=== RECORD SET ===
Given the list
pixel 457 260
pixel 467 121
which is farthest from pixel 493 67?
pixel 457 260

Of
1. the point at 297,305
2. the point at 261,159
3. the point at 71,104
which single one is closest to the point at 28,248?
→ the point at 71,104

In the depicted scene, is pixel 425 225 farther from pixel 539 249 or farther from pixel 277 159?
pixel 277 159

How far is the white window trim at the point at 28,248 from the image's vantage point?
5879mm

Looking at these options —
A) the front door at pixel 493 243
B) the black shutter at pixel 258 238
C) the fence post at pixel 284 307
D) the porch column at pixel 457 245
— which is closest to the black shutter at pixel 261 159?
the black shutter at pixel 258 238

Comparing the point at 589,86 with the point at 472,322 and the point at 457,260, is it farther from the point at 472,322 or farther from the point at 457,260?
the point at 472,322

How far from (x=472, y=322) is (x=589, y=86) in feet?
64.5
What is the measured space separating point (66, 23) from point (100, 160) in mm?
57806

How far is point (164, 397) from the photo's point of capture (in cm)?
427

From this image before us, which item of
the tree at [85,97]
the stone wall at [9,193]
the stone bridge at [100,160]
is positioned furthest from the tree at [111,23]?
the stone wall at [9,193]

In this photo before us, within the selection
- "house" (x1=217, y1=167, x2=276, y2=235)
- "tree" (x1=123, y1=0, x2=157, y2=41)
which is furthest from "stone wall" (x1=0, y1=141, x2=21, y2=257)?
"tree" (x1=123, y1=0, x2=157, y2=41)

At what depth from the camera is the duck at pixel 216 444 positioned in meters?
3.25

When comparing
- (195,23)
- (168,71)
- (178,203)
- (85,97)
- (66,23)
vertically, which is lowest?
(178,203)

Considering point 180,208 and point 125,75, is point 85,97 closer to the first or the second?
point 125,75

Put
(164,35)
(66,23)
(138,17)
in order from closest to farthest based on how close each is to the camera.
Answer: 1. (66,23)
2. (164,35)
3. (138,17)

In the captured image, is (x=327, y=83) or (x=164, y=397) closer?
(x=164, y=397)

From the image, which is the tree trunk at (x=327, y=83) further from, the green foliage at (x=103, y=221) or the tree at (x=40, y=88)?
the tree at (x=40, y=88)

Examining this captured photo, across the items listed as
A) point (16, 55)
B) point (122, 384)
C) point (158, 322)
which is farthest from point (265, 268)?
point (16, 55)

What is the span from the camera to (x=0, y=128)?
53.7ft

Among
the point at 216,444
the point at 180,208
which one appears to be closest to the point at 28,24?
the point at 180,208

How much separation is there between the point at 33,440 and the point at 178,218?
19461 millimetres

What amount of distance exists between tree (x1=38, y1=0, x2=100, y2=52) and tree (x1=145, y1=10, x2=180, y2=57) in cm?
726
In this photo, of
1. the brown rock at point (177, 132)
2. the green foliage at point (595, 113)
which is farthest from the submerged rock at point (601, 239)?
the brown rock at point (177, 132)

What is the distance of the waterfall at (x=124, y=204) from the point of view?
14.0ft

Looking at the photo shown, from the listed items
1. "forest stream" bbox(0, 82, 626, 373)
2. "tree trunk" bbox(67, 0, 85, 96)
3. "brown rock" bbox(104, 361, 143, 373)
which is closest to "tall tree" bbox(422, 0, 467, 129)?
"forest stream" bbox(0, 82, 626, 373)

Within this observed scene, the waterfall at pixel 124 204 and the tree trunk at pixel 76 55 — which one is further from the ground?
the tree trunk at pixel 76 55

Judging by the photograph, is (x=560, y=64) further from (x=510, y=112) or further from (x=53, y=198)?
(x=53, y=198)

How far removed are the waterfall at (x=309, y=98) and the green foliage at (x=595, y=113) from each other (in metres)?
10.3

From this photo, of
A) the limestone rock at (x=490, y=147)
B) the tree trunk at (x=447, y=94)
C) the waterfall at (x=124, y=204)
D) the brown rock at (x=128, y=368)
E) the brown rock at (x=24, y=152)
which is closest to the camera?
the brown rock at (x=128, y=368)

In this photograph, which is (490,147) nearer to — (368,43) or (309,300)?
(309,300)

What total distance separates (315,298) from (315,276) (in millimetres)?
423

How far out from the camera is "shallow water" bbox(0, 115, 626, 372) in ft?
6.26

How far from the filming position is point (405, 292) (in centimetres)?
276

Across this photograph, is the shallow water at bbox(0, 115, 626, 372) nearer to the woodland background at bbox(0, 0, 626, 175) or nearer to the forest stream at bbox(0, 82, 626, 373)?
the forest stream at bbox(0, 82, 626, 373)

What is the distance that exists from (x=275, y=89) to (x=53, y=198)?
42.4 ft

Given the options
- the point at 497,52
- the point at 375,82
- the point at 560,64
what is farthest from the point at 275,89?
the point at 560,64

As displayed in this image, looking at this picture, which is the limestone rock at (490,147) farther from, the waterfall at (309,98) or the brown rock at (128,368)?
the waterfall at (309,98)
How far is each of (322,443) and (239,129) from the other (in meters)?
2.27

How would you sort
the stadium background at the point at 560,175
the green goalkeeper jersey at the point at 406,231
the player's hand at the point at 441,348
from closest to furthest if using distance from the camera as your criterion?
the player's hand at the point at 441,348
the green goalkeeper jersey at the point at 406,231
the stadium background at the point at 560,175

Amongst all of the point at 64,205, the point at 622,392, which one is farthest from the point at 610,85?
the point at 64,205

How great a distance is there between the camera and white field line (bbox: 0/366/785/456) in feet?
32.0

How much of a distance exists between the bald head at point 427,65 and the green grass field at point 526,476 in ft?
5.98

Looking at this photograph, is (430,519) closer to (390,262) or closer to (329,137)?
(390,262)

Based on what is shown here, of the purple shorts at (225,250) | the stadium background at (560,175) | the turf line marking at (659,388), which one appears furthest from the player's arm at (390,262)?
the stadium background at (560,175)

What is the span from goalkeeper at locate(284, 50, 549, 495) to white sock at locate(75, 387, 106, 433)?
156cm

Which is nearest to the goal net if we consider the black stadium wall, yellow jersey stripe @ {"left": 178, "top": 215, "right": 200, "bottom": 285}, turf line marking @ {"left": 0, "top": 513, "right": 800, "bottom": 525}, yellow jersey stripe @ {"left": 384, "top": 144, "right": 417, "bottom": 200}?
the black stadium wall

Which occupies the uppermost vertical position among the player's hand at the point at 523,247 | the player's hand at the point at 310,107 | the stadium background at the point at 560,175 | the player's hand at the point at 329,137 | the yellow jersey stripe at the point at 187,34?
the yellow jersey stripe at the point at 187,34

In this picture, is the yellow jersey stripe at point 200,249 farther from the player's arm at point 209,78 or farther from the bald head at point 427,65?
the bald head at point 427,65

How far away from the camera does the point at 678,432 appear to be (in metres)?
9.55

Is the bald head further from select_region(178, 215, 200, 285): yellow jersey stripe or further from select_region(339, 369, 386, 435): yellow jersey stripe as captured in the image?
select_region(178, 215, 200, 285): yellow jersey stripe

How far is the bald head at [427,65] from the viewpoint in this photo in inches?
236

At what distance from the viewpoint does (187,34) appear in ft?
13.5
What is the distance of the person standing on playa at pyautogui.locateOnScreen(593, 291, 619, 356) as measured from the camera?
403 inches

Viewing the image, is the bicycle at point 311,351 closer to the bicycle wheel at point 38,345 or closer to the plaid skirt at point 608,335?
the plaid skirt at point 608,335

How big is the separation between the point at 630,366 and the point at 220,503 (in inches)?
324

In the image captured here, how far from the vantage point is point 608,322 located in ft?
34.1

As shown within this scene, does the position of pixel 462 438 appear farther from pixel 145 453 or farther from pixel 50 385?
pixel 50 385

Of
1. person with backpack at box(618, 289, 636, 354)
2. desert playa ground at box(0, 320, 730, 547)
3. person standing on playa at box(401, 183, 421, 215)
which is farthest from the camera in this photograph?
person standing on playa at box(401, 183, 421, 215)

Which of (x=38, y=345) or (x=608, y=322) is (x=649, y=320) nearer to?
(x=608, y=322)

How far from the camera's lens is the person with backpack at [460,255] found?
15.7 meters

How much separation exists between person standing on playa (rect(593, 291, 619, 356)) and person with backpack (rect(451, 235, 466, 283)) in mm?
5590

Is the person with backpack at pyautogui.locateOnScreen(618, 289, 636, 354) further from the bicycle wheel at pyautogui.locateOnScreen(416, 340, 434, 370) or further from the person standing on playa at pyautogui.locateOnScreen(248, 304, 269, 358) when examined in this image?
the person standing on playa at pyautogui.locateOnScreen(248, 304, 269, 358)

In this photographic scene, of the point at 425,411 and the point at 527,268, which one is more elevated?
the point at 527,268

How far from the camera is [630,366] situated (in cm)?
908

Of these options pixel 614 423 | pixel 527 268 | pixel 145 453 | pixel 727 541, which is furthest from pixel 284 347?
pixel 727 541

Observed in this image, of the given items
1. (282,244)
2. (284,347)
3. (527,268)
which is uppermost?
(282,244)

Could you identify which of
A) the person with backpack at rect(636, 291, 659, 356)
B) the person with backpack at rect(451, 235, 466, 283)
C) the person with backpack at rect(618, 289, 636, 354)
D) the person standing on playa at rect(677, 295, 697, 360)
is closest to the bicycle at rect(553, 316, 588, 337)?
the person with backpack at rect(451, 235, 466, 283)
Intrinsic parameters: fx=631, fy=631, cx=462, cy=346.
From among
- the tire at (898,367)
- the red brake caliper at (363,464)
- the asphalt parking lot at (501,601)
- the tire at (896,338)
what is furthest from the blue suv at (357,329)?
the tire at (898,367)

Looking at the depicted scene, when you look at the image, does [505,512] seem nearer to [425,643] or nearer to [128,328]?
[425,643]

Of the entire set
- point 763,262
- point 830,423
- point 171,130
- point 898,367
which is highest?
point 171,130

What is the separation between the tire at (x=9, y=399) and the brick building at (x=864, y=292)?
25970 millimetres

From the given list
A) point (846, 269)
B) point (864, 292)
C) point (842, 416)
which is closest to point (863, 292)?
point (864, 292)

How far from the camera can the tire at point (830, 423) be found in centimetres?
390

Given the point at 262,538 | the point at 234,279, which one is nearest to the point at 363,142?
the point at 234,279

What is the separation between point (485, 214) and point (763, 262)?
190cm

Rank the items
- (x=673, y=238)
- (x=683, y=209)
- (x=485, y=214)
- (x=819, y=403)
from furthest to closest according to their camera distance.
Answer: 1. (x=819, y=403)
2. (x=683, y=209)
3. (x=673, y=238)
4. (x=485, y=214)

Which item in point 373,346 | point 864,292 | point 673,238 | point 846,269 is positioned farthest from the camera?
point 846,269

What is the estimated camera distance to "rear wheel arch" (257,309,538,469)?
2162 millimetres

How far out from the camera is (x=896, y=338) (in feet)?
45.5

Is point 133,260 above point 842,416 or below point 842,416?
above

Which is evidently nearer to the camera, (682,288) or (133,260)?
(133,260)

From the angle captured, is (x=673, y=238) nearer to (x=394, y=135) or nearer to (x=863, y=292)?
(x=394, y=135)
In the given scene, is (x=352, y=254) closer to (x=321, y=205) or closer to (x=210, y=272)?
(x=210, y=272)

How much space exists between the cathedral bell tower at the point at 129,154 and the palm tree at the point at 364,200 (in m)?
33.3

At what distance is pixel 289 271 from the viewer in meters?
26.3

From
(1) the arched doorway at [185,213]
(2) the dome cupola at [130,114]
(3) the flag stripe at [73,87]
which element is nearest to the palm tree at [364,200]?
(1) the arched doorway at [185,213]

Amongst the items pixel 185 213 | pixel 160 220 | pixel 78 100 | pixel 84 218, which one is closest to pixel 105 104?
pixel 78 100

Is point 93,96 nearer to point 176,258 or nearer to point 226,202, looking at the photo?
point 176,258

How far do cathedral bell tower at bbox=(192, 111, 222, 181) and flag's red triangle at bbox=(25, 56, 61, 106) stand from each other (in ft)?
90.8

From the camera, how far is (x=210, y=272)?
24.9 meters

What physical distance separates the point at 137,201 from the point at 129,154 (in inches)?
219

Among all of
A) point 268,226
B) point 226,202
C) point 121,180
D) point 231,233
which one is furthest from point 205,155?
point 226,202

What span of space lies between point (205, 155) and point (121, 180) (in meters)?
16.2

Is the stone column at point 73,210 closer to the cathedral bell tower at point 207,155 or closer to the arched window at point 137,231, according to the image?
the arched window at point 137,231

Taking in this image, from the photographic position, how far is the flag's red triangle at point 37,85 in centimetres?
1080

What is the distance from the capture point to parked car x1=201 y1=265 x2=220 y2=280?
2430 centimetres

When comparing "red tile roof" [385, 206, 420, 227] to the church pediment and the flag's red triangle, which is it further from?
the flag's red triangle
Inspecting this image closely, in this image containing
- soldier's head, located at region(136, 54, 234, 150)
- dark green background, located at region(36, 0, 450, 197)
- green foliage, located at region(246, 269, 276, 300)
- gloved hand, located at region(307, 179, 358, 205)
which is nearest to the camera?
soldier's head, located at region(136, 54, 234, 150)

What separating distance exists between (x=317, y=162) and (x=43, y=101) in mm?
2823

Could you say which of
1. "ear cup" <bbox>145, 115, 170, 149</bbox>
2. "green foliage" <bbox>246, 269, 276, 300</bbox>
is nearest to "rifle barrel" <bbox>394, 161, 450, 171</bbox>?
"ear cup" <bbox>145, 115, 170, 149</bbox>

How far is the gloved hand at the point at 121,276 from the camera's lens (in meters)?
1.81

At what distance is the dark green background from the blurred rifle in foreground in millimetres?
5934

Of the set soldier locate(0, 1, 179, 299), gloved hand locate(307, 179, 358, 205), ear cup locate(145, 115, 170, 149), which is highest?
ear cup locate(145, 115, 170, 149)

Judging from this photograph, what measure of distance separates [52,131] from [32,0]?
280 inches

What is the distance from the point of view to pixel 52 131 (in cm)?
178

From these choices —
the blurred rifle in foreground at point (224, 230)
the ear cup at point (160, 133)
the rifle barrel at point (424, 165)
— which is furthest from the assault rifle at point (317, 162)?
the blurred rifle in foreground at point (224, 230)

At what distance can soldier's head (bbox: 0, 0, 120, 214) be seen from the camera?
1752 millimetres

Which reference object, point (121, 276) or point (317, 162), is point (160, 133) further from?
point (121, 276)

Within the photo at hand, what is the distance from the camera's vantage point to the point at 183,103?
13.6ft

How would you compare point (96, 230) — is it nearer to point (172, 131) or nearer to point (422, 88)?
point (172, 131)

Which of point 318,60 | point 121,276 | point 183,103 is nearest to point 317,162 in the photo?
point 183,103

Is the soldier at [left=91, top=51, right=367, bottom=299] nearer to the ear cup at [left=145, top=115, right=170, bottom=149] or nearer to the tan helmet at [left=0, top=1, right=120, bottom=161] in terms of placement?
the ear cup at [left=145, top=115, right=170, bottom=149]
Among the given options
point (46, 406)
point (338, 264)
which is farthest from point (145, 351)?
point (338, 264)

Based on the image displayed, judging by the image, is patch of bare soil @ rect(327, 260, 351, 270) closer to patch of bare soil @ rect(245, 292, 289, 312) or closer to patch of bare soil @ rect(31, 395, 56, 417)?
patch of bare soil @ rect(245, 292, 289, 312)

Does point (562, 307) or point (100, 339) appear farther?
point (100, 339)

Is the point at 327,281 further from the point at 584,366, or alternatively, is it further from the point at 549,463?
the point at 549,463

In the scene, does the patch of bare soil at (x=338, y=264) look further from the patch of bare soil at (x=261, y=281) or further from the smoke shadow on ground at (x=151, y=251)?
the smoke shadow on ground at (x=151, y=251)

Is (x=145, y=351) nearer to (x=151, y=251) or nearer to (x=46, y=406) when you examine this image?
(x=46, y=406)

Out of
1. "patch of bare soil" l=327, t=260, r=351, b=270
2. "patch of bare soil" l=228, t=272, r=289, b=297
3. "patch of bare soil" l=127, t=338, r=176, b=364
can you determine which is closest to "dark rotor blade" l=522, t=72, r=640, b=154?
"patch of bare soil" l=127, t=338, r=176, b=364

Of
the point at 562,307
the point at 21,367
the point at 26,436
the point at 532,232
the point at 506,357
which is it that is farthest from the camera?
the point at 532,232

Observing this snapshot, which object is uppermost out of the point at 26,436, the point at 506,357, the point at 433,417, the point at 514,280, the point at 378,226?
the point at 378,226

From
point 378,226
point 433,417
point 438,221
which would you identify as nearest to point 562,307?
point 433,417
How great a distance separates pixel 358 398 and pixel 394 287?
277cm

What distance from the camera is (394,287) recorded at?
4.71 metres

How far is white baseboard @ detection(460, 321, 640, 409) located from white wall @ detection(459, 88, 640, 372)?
===
### [GIVEN REQUEST]
Repeat only the stretch of lines that begins at the line containing "Observing this snapshot, which" and ends at the last line above, both included.

### [COMPLETED EXERCISE]
Observing this snapshot, which object is uppermost out of the point at 26,436, the point at 506,357, the point at 433,417, the point at 514,280, the point at 378,226?
the point at 378,226

From
point 378,226
point 433,417
point 438,221
which would you identify as nearest to point 562,307?
point 433,417
How great a distance separates pixel 358 398 and pixel 394 287?
277cm

What distance from the camera is (394,287) recorded at?
4.71 metres

How far is white baseboard @ detection(460, 321, 640, 409) located from white wall @ detection(459, 88, 640, 372)?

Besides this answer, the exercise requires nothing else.